— SANFORD, Fla. (AP) — Past police dispatcher calls made by George Zimmerman should be presented to jurors at his second-degree murder trial since they show his state of mind and provide context to his fatal encounter with 17-year-old Trayvon Martin, a prosecutor argued Tuesday.
Prosecutor Richard Mantei told a Florida judge that the five calls are central to the prosecution's argument that he committed second-degree murder since it shows his growing ill will at people he viewed as suspicious who were walking through his neighborhood.
The calls made in the six months before Zimmerman fatally shot Martin on Feb. 26, 2012, reflect the neighborhood watch volunteer's growing frustration with repeated break-ins at his gated community of townhomes and plays into the prosecution's theory that his view of Martin as a suspicious character was "the straw that broke the camel's back," Mantei said.
Defense attorney Mark O'Mara argued that the calls were irrelevant and that no previous incidents matter except the seven or eight minutes prior to when Zimmerman fired the deadly shot into Martin's chest.

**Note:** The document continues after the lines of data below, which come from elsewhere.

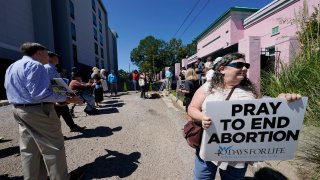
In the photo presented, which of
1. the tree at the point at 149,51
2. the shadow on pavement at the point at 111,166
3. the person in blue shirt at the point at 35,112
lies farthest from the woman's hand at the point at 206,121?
the tree at the point at 149,51

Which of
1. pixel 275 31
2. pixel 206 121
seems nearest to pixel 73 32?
pixel 275 31

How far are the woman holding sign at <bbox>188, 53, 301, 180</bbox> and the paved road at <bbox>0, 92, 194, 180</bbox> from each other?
4.49ft

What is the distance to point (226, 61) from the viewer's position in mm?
2164

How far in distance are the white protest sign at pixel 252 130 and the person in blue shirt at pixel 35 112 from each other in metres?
1.78

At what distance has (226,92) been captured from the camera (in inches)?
84.3

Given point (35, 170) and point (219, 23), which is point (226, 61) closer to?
point (35, 170)

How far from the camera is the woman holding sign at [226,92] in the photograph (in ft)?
6.96

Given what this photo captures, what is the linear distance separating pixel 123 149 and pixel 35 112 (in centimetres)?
225

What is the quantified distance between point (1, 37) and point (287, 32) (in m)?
16.6

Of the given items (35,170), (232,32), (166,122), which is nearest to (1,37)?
(166,122)

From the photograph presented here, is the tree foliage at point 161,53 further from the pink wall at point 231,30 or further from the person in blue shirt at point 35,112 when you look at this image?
the person in blue shirt at point 35,112

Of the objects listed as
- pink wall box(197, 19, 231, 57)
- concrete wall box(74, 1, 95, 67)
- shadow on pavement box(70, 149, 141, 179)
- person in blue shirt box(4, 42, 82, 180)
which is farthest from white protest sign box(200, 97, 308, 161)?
concrete wall box(74, 1, 95, 67)

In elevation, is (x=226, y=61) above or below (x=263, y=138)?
above

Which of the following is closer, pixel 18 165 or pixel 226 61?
pixel 226 61
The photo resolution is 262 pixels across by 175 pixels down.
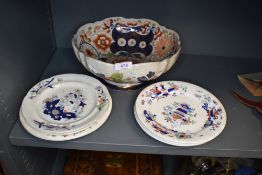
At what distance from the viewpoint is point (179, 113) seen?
2.20 feet

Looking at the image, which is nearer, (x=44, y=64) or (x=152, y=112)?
(x=152, y=112)

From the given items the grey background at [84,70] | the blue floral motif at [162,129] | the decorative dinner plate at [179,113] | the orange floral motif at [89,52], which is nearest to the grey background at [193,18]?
the grey background at [84,70]

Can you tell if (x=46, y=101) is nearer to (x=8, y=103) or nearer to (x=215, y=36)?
(x=8, y=103)

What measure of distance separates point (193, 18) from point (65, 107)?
46 cm

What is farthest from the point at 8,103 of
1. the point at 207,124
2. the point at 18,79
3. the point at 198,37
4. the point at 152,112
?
the point at 198,37

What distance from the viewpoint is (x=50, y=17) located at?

"They're going to ask the jury to make a leap from a good, responsible, citizen behavior to seething behavior," O'Mara said of the prosecution's depiction of Zimmerman's actions.
Judge Debra Nelson said she would make a ruling after reviewing prior cases. The lawyers presented their arguments with the jury out of the courtroom.
Zimmerman, 29, could get life in prison if convicted of second-degree murder for gunning down Martin as the black teenager, wearing a hoodie on a dark, rainy night, walked from a convenience store through the gated townhouse community where he was staying. Zimmerman is pleading not guilty, claiming self-defense.
The case took on racial dimensions after Martin's family claimed that Zimmerman had racially profiled the teen and that police were dragging their feet in bringing charges. Zimmerman, who identifies himself as Hispanic, has denied the confrontation had anything to do with race.
The prosecution began opening statements Monday in the long-awaited murder trial with shocking language, repeating obscenities Zimmerman uttered while talking to a police dispatcher moments before the deadly confrontation.
The defense opened with a knock-knock joke about the difficulty of picking a jury for a case that stirred nationwide debate over racial profiling, vigilantism and Florida's expansive laws on the use of deadly force.
Prosecutor John Guy portrayed the then-neighborhood watch volunteer as a vigilante, saying, "Zimmerman thought it was his right to rid his neighborhood of anyone who did not belong."
Defense attorney Don West told jurors a different story: Martin sucker-punched Zimmerman and then pounded his head against the concrete sidewalk, and that's when Zimmerman opened fire.